Australian conservationist

Minard Crommelin (1881–1972) was an Australian postmistress and environmental conservationist.

Crommelin was born on 29 June 1881 at Aston Station, near Bombala, New South Wales.

Crommelin was appointed an Order of the British Empire (M.B.E), Civil member, in recognition of service to the flora and fauna on 1 January 1959.

Both Crommelin Crescent, St Helens Park and Crommelin Place, Chisholm, have been named in her honour.

Crommelin died at her home in Pearl Beach, New South Wales on 14 February 1972, aged 90.

==Postmistress==
At 12 years of age Crommelin left Pipe Clay Creek Public School and assisted the Burrawong postmistress who later sent her to the Sydney Church of England Girls Grammar School for a year. She was one of the early operators of the Morse Telegraph Key. Eventually Crommelin became an assistant at Moss Vale post office. From 1906 Crommelin was the acting postmistress at Woy Woy for 5 years during which time she took public service examinations. She visited Pearl Beach for the first time with her friend Charles Pryce in a small cedar sailing boat in approximately 1910. Over the proceeding 20 years Crommelin was a relieving postmistress at over 150 towns. In 1937, aged 56, she retired from the public service.

────

> WHAT THIS EXERCISE ASKS
1. Rewrite the paragraph of the Crommelin biography beginning "At 12 years of age" as a short list that keeps its main facts.
2. Reproduce the passage of the Crommelin biography that starts at the words "Australian conservationist" and ends after "in her honour.".
The material below is separate from the Crommelin biography.

> INFORMATION SUPPLIED
────

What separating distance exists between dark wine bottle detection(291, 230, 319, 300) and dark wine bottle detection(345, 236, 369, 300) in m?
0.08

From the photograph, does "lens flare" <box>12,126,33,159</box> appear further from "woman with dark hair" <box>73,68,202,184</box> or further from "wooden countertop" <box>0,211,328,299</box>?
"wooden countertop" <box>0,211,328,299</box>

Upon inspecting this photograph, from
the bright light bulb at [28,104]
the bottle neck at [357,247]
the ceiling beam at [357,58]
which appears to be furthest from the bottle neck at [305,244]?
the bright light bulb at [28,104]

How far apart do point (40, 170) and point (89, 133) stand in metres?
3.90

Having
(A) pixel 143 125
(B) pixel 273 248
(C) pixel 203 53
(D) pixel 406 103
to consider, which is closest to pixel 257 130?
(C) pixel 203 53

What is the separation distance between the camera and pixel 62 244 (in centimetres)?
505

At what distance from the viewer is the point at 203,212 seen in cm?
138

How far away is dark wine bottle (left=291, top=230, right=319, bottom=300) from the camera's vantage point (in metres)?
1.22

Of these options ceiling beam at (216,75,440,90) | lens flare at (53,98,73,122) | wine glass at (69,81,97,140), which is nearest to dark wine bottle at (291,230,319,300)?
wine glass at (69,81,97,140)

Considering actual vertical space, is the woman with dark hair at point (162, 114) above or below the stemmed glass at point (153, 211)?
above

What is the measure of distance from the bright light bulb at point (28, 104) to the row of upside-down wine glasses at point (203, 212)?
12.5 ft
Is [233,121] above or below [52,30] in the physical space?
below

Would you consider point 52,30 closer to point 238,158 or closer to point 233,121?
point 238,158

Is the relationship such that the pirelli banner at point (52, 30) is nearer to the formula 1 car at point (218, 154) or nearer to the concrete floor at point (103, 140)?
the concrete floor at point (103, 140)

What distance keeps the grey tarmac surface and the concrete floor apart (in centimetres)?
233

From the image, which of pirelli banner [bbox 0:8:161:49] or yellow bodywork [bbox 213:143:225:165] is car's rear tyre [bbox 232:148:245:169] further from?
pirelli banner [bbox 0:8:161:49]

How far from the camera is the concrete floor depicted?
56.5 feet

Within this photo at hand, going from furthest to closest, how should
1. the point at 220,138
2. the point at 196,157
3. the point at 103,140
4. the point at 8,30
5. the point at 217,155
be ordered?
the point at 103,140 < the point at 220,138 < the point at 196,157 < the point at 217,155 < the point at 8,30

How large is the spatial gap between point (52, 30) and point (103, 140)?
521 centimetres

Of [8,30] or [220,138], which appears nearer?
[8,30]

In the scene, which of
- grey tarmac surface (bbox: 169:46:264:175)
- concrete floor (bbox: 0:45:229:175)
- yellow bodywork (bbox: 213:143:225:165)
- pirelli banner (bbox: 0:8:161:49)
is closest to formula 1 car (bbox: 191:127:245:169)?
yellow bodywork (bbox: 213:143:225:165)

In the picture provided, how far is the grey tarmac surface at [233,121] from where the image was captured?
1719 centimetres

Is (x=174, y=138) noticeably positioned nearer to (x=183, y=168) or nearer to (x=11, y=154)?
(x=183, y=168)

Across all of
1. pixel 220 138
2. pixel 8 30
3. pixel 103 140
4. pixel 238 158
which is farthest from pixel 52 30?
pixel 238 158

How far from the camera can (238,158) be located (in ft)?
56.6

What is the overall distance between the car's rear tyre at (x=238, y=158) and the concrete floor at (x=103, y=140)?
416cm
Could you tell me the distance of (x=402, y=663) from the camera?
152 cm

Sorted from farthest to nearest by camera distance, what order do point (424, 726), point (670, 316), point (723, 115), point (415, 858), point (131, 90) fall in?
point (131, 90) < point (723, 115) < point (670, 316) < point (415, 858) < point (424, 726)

────

> RESPONSES PER TASK
1.
- Left Pipe Clay Creek Public School at age 12 to assist the Burrawong postmistress.
- Was sent by that postmistress to the Sydney Church of England Girls Grammar School for a year.
- Was one of the early operators of the Morse Telegraph Key.
- Became an assistant at Moss Vale post office.
- From 1906, was acting postmistress at Woy Woy for 5 years and took public service examinations.
- First visited Pearl Beach around 1910 with her friend Charles Pryce in a small cedar sailing boat.
- Served as relieving postmistress at over 150 towns over a span of 20 years.
- Retired from the public service in 1937, aged 56.

2.
Australian conservationist

Minard Crommelin (1881–1972) was an Australian postmistress and environmental conservationist.

Crommelin was born on 29 June 1881 at Aston Station, near Bombala, New South Wales.

Crommelin was appointed an Order of the British Empire (M.B.E), Civil member, in recognition of service to the flora and fauna on 1 January 1959.

Both Crommelin Crescent, St Helens Park and Crommelin Place, Chisholm, have been named in her honour.